Bud Selig, Major League Baseball’s commissioner at the time, described baseball as an institution with important social responsibilities. The two most important instances, Selig said, were when Jackie Robinson broke the color barrier and when baseball returned after Sept. 11.
George W. Bush, who was then president, threw out the first pitch before Game 3 of the World Series at Yankee Stadium that year. “The reaction of the crowd showed that our country was on its way back,” Selig said in a statement. “It is inherent in every level of our game that the welfare of our country comes first.”
Muhammad, who won a bronze medal with the U.S. women’s saber team at the 2016 Games, also became the first U.S. Olympian in any sport to compete while wearing a hijab. After Sept. 11, hate crimes against Muslims escalated. Muhammad said “being a visible Muslim woman comes with its difficulties.”
“I don’t think that my experience as an American and having lived through 9/11 is any different from anyone else’s, other than the Muslim community became, like, literal targets afterward,” Muhammad said. “And I remember just that change in which people saw me, in the way that I was treated even sometimes by teachers, because I was young when it happened.”
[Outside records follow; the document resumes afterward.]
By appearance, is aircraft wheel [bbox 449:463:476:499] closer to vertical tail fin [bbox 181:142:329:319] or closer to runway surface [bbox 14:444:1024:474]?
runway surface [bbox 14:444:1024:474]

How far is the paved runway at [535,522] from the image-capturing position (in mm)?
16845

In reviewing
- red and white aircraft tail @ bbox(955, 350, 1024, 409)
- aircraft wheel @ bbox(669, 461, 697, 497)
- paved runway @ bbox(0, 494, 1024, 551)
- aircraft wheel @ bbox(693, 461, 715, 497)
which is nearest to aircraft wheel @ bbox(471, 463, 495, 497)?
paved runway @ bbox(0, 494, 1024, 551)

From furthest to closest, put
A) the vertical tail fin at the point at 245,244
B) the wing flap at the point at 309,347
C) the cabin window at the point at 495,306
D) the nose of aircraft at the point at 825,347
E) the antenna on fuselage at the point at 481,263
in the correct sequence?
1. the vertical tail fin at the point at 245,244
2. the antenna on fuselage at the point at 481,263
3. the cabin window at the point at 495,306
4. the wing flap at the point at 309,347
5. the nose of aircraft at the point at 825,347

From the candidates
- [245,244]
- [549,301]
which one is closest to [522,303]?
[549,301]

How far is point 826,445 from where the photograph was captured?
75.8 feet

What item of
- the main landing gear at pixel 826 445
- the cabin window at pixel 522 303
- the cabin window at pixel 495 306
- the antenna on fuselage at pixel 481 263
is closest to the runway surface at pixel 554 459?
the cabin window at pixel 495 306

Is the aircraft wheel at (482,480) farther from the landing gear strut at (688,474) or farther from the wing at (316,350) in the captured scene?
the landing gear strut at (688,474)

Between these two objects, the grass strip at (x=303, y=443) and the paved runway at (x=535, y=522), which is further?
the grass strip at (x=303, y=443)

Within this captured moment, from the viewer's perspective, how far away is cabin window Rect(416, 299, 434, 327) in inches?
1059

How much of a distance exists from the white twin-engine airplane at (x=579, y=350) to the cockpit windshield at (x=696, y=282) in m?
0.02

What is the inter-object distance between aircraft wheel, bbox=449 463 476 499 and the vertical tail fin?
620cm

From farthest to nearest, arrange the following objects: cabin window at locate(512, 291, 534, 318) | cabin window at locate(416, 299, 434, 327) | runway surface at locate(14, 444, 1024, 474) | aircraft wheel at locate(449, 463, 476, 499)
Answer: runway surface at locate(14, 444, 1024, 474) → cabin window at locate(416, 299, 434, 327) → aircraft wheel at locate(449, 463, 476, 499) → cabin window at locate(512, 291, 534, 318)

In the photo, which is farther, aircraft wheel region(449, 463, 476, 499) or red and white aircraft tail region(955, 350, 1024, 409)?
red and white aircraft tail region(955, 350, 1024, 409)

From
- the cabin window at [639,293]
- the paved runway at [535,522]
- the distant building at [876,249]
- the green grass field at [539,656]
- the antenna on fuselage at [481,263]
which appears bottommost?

And being Black, she said, is “10 times harder in this country.”
But that, in part, fuels her willingness to show her patriotism, including in sports.
“My parents made a very intentional effort to make sure that me and my siblings understood our own history as descendants of an enslaved community,” she said. “And so I am very proud of the country that my ancestors had built for free, and I don’t allow other people to dictate that connection to patriotism. I never have.”